Last but nowhere near least are my fellow passengers from London to Geneva. We were late leaving. Like eye-crossingly, darkest-night, perpetuator-of-headaches-and-ire late. So there was I surrounded at the gate by a posse of businessmen wearing suits that clearly cost more than my entire wardrobe for the last ten years. They were groomed, manicured, Patek-Philliped, and pressed into tight creases. They all had that fresh from the gymn since the cradle body, gently greying hair, and a mien that spoke of aristocracy. And there was me. They after you, madame’d me on to the plane and off of the plane. While other people waiting impatiently at other gates seethed audibly, I was in the middle of a flock of starched emperor penguins who never once displayed any obvious emotion regarding the entire mess. I gather it was a “Western Europe” thing. A plane had an engine fire, which caused everyone to be backed up. For some reason Nice kept coming up as the culprit. Or maybe that was just the British explanation. A millennium or more of political and social tension tends to lead to general snarkiness.

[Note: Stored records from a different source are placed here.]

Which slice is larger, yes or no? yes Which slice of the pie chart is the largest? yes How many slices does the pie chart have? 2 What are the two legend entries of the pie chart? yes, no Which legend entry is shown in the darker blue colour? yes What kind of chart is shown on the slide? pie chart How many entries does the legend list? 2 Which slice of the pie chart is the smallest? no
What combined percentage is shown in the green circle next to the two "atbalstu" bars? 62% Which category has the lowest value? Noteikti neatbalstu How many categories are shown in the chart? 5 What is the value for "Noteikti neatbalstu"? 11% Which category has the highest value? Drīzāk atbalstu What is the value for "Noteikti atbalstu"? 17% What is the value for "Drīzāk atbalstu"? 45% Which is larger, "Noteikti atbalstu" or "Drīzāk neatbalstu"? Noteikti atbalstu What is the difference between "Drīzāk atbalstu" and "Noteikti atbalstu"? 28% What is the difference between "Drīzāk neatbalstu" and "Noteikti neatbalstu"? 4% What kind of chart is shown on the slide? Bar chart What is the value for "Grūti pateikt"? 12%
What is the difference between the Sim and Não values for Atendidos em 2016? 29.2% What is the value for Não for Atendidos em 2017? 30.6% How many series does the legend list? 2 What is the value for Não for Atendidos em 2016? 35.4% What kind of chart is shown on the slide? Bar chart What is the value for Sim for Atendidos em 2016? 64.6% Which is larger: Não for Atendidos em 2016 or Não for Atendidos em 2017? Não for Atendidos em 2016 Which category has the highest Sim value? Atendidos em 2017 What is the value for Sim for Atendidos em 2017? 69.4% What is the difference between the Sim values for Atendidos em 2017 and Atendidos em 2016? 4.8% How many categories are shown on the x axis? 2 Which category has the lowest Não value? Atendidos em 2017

Oh, and I really can’t thank the folks here at Eden Hotel in Geneva sufficiently. The gentleman manning the lobby last night was as kind as they come. The front desk has been immensely helpful (except for the bus incident, which was really me). And, boy, coffee and fresh bread. It’s the way to go.

AWRY

The old saying immortalized by Robbie Burns (and then anglicized and bastardized by a host of others) is nowhere more apparent than when one travels. The best-laid plans often go awry whether mouse, man, or unsuspecting traveler. It is inevitable. It is also how good stories come into being. While it is not always possible to remember this in the moment, it is part of the richness of adventure.

Today was one of those days, for reasons large and small. I woke up at 3:00 am. I got up at 3:30 feeling a bit frantic. I unpacked and repacked my suitcase, consumed three cups of really strong tea, did the last of the laundry, sat down, and concentrated on breathing. I’m prone to panic in moments of transition, but usually a deep breath and a stern self-talk later, I’m all good. This morning I had to remind myself that with very few exceptions, everything was expendable. Aside from the inevitable paperwork that accompanies travel, my phone, my camera, and my credit card, everything else was just stuff. While I’m not brave enough to undertake this particular journey with just a backpack, I’ve done plenty of trips with a camera bag containing the obvious and a change of clothes. The trip isn’t about the stuff.

It’s about the guy at the terminal who shared an eye roll and a grin with me over a fellow traveler who clearly had the world’s worst sinus infection and a comparable attitude. It was about the elderly mother seeing her middle-aged son off. It was about the profusely apologetic taxi driver who seemed to believe he was single-handedly accountable for rush hour traffic. It was about the bus driver who patiently repeated instructions at every stop. It was about my lovely friend who drove me to the Dartmouth Coach. It was about arriving at the hotel intact and being greeted by a woman with a gorgeous smile. It was about drinking another cup of tea – kind of like parentheses around the day – that tasted more like stale coffee and was still almost satisfactory. And it’s about a clean bed in an air conditioned room.

Stuff can be helpful, but as often as not it’s a hindrance. Stuff has a way of controlling us. It demands upkeep, cleaning, repairing, organizing, and – perish the thought – dusting. Am I taking too much stuff? Probably. But it’s a lot less than my panicked self wanted to bring.

So plans went awry. And then they all came together. What will stick with me is the people, the feeling, and – if I’m lucky – not much stuff.